Well, their identification shouldn’t last for too long because (spoiler!) shortly after the team is assembled, they are attacked by Shaw (Kevin Bacon) and his “bad” X-Men. The “good” X-Men fight them, but Angel decides to join their team instead and Darwin is killed. No one else is killed and no one else joins their team (at this point). So, the only two black characters either become evil or die, leaving an all-white X-Men team behind. I really don’t understand the decision behind this other than “We could kill the black guy, right?”

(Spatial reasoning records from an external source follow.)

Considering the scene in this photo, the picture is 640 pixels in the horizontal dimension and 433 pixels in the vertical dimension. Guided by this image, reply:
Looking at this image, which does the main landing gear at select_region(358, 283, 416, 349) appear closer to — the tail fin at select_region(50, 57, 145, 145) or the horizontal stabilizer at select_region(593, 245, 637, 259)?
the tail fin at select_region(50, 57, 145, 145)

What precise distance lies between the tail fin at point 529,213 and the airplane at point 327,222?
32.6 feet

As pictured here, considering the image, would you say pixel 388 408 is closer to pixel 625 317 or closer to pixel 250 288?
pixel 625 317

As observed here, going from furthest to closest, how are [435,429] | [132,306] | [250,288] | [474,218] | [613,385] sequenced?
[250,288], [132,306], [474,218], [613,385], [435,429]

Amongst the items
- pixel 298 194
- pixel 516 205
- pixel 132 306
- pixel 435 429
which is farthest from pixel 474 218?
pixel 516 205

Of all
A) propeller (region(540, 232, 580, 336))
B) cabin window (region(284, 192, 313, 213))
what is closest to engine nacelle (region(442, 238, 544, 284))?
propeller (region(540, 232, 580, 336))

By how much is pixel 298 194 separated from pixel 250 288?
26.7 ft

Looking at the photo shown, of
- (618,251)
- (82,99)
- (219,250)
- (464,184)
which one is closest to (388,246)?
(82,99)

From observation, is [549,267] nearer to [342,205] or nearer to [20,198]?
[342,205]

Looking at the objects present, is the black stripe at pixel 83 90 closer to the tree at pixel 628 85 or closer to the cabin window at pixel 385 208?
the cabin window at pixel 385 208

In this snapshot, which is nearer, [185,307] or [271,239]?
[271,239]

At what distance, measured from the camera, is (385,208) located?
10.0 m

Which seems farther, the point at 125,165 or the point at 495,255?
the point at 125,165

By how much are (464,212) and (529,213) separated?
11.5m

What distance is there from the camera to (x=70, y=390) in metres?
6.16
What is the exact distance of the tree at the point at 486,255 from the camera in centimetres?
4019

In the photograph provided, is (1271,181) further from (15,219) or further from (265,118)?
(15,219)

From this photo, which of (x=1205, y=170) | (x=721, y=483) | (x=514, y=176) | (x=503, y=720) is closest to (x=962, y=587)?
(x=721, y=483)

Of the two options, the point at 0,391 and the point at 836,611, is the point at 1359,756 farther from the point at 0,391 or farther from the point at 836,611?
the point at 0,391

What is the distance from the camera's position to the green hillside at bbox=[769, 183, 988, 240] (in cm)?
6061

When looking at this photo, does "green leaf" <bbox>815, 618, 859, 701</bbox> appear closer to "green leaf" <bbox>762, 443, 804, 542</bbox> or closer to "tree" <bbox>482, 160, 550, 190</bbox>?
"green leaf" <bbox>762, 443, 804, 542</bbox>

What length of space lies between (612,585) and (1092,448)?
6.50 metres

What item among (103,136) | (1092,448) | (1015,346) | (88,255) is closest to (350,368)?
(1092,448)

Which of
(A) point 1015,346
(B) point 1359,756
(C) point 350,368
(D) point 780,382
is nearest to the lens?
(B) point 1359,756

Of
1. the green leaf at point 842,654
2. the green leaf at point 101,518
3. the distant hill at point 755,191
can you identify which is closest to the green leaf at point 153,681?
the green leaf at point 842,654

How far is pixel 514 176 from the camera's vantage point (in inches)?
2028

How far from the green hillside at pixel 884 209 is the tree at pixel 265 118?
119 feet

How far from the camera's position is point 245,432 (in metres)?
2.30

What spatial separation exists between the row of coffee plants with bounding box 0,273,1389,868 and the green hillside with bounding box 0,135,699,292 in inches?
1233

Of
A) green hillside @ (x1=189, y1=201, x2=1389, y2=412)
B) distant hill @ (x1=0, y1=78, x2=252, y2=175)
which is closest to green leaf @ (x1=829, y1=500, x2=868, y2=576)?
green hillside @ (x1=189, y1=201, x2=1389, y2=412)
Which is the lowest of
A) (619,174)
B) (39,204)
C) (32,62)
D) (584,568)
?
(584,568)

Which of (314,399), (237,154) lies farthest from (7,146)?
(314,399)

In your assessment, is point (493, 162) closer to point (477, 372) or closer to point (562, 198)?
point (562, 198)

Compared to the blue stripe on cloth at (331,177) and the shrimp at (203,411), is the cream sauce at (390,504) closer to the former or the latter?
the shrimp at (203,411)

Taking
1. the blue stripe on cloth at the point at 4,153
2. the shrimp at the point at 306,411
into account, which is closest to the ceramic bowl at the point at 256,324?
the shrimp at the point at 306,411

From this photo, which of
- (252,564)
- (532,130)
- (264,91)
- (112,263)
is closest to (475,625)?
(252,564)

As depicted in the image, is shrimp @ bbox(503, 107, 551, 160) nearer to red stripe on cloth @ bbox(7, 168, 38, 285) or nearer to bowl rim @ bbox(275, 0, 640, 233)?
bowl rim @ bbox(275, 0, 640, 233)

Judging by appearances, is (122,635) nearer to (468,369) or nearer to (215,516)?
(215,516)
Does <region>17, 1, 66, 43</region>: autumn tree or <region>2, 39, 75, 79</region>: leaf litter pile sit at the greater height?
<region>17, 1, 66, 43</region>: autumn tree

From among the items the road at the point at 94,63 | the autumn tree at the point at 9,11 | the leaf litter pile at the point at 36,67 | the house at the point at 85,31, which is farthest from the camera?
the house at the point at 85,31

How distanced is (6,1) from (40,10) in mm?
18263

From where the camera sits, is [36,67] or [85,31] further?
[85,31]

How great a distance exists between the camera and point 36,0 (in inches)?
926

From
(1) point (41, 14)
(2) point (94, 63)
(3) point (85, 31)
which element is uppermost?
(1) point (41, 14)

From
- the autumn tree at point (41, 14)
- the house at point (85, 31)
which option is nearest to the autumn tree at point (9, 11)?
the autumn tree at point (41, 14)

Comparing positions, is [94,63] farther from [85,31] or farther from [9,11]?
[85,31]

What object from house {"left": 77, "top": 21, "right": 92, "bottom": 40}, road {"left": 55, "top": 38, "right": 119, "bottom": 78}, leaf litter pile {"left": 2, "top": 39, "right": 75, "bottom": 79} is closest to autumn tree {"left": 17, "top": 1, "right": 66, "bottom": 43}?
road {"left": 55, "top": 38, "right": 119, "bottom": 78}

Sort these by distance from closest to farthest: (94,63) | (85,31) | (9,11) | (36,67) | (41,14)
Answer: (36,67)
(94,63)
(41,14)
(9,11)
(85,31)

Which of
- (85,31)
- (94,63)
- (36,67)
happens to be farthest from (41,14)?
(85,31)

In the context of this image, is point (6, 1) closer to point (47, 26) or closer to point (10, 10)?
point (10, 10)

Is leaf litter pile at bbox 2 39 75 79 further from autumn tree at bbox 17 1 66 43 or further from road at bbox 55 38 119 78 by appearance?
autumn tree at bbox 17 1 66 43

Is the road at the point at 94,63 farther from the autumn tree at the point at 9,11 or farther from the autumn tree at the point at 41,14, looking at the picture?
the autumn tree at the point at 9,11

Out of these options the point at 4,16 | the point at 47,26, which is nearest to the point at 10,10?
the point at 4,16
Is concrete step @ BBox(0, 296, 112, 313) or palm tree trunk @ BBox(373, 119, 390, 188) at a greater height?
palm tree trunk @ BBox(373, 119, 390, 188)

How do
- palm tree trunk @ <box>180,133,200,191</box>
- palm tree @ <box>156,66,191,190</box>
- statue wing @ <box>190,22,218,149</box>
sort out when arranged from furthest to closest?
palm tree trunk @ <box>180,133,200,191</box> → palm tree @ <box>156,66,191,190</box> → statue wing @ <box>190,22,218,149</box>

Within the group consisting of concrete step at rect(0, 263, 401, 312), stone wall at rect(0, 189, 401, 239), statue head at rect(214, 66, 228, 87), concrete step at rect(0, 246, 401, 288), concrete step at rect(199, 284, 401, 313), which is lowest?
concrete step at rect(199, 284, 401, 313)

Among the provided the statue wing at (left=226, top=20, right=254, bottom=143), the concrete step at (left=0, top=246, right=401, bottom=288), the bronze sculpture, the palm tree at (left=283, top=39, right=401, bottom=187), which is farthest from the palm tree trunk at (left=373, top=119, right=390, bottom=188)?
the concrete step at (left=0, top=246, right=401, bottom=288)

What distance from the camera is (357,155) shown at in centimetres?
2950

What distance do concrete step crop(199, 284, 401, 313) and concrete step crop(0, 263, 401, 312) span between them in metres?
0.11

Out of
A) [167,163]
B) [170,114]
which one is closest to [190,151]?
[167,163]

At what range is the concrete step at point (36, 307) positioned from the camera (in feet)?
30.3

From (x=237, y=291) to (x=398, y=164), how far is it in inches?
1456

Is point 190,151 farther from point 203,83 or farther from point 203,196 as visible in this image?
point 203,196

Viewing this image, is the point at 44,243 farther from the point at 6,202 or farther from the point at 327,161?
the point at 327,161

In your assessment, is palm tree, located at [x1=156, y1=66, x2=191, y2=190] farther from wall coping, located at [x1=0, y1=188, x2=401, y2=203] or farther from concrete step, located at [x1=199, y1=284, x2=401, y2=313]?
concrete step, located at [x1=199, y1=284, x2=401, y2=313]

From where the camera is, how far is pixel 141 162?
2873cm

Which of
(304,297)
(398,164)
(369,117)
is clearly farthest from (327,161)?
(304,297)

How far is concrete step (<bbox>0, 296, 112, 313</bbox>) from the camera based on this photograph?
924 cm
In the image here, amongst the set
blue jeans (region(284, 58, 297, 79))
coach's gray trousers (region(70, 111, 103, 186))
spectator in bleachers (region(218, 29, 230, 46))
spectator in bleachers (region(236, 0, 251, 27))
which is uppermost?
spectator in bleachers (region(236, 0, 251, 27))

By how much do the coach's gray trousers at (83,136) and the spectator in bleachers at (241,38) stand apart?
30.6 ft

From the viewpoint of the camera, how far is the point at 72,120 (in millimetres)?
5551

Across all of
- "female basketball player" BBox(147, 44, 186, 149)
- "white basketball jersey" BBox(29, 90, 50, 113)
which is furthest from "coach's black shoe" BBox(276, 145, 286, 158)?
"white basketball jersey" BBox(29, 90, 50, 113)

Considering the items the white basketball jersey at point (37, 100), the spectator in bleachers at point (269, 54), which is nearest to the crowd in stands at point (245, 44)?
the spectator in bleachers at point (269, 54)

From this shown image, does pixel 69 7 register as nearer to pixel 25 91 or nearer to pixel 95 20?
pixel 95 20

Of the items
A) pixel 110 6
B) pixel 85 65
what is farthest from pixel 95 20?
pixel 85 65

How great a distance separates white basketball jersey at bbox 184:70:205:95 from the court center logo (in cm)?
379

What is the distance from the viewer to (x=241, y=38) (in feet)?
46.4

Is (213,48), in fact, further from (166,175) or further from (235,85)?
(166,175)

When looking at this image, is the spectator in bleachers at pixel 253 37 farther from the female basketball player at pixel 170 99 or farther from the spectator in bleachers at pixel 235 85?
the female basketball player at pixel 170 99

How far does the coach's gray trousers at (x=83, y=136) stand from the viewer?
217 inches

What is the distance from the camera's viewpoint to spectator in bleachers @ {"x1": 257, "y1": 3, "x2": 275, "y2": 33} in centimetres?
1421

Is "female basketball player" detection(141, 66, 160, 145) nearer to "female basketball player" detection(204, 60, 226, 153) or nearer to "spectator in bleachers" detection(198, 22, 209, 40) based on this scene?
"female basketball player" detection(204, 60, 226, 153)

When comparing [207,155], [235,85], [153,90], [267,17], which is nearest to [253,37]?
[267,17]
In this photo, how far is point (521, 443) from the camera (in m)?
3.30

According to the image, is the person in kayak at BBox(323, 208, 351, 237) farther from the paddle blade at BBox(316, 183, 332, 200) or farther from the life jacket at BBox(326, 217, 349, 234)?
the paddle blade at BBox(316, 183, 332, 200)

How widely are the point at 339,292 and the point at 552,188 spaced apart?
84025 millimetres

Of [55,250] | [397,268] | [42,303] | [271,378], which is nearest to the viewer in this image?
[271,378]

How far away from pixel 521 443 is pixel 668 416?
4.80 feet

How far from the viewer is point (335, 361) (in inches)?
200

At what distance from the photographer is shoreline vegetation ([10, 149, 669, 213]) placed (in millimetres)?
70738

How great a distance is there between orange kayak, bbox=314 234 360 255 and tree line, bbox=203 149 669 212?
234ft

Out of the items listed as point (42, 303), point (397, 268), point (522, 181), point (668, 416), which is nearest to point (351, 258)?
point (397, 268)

The movie also stars Jennifer Lawrence and since I watched it because I watched all Jennifer Lawrence movies in a row (which were mostly great), I was startled to some moments happening here. She plays Raven, a shapeshifter who is snappy but determined, a strong fighter but also emotional, in a way like most of the characters Lawrence always plays so extremely well. If I’m not mistaken in all her movies (maybe with the exception of the relatively silly House at the End of the Street) you will never find any images of Lawrence that look like this:

And it’s not just that it makes Lawrence look bad, it doesn’t fit to her character either. Nowhere else in this or the next movie does she seem helpless or scared this way, just running around like a chicken. Everyone else stays relatively cool except for her. She is probably the best trained fighter in this group and has been dealing with herself being a mutant for years. It makes no sense. And one minute later she is the first to say, in her common strong voice: "We have to do something!"

Strangely, both of these things didn’t take away my enjoyment of the movie, but they did bother me nonetheless because they were extremely unnecessary.